Captain Griffin was, no doubt, the Griffin who is mentioned by Downes as entering the King's Company "after they had begun at Drury Lane." This is of course very indefinite as regards time. Drury Lane was opened in 1663, but the first character for which we can find Griffin's name mentioned, is that of Varnish in "The Plain-Dealer," which was produced in 1674. At the Union in 1682, Griffin took a good position in the amalgamated company, and continued on the stage till about 1688, when his name disappears from the bills. During this time he is not called Captain, but in 1701 the name of Captain Griffin appears among the Drury Lane actors.
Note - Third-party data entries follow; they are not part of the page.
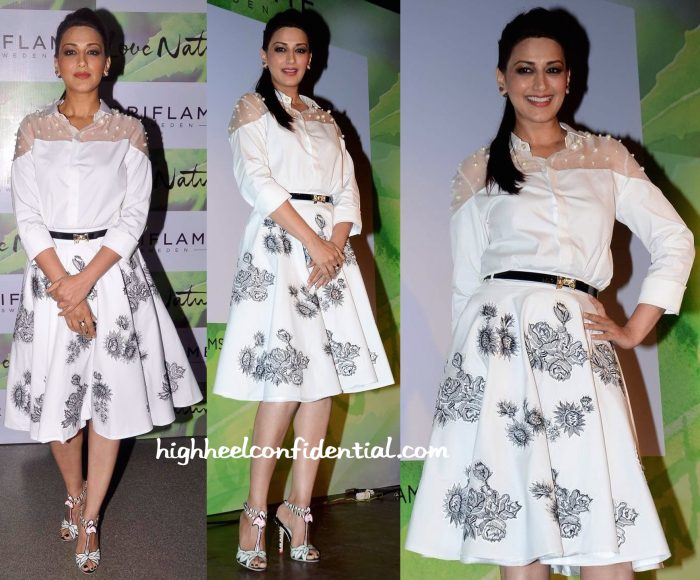 Sonali Bendre In Archana Rao Label, Valentino And Sophia Webster At Oriflame Event-1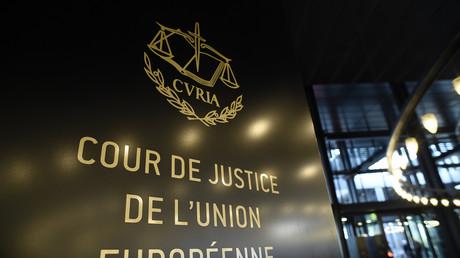 Plaque de la Cour de justice de l'Union européenne à Luxembourg photographiée le 13 janvier 2020.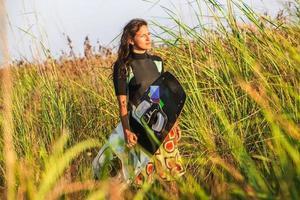 ragazza di kite surf foto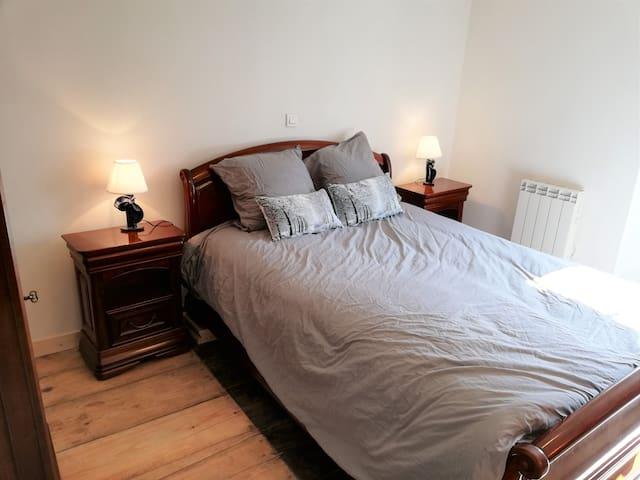 chambre 3 / 13 m2 /lit double 140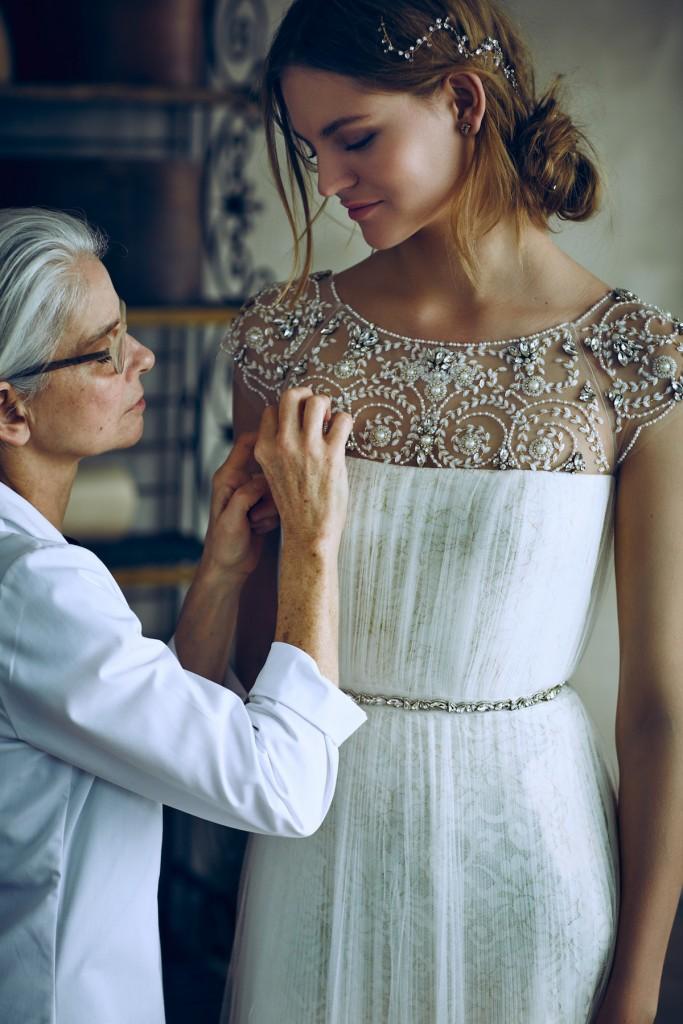 Detalles-del-vestido-de-boda-digno de desmayarse-BHLDN-x-Marchesa-Escote adornado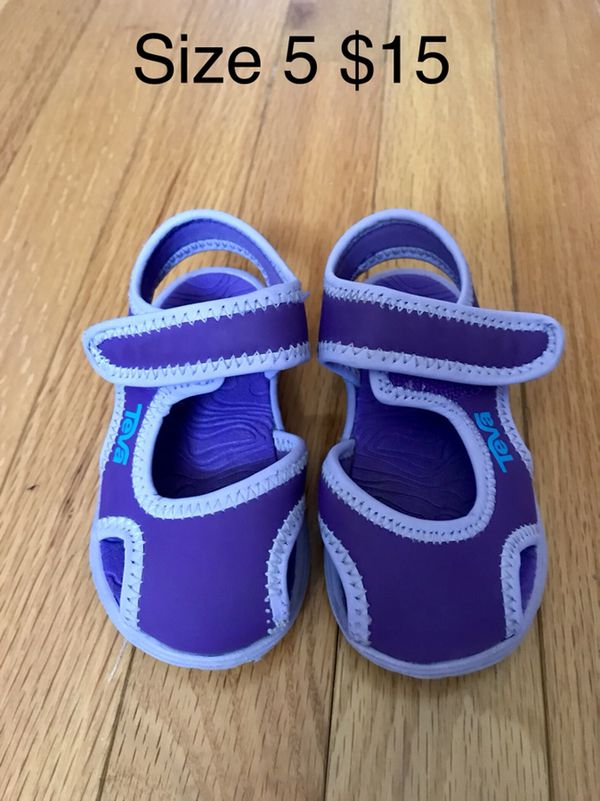 1029f43f7213 Teva toddler water sandals  15 for Sale in Herndon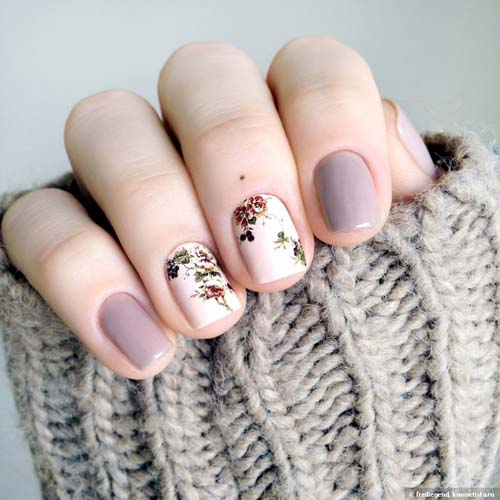Nude - λευκά φλοράλ σχέδια στα νύχια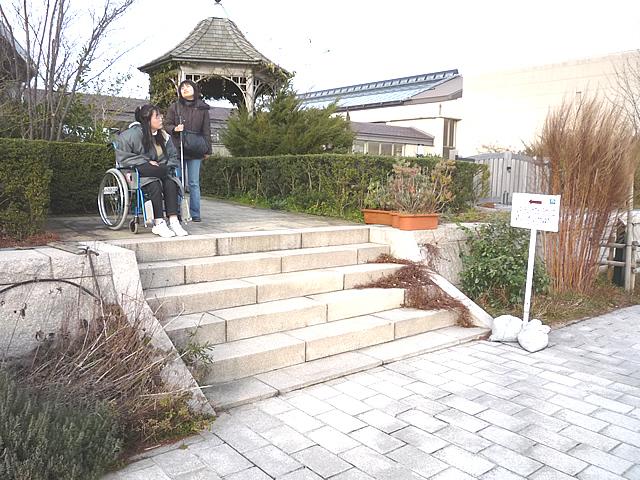 通路の階段の画像 クリック・Enterで拡大
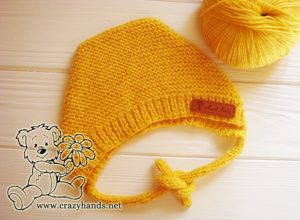 baby-bear-knit-bonnet-with-yarn-ball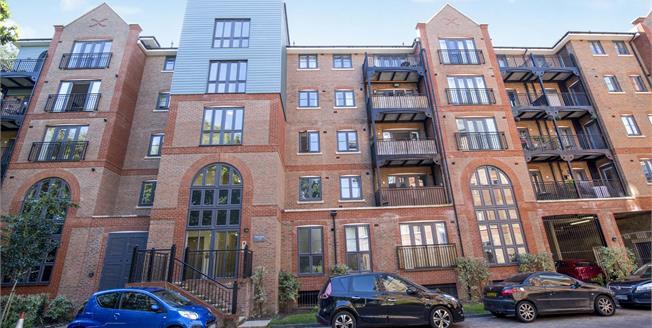 Asking Price £240,000, 2 Bedroom Flat For Sale in Tonbridge, TN9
Genest says it is more probable that this should be Griffin returned to the stage after thirteen years spent in the army, than that Captain Griffin should have gone on the stage without having previously been connected with it. In this Genest is quite correct, for the anecdote of Goodman and Griffin, which Cibber tells in Chap. XII. shows conclusively that Captain Griffin was an actor during Goodman's stage-career, which ended certainly before 1690. He appears to have finally retired about the beginning of 1708. Downes says "Mr. Griffin so Excell'd in Surly. Sir Edward Belfond, The Plain Dealer, none succeeding in the 2 former have Equall'd him, [nor any] except his Predecessor Mr. Hart in the latter" (p. 40). I have ventured to supply the two words "nor any" to make clear what Downes must have meant.

[[84.1]]

The "Biographia Dramatica" (i. 87) gives an account of James Carlile. He was a native of Lancashire, and in his youth was an actor; but he left the stage for the army, and was killed at the battle of Aughrim, 11th July, 1691. Nothing practically is known of his stage career. Downes (p. 39) notes that at the Union of the Patents in 1682, "Mr. Montfort and Mr. Carlile, were grown to the Maturity of good Actors." I cannot trace Carlile's name in the bills any later than 1685.

[[84.2]]

Wiltshire seems to have been a very useful actor of the second rank. In 1685 he also appears for the last time.

[[85.1]]

That Ben Jonson was an unsuccessful actor is gravely doubted by Gifford and by his latest editor, Lieut.-Col. Cunningham, who give excellent reasons in support of their view. See memoir prefixed to edition of Jonson, 1870, 8. xi.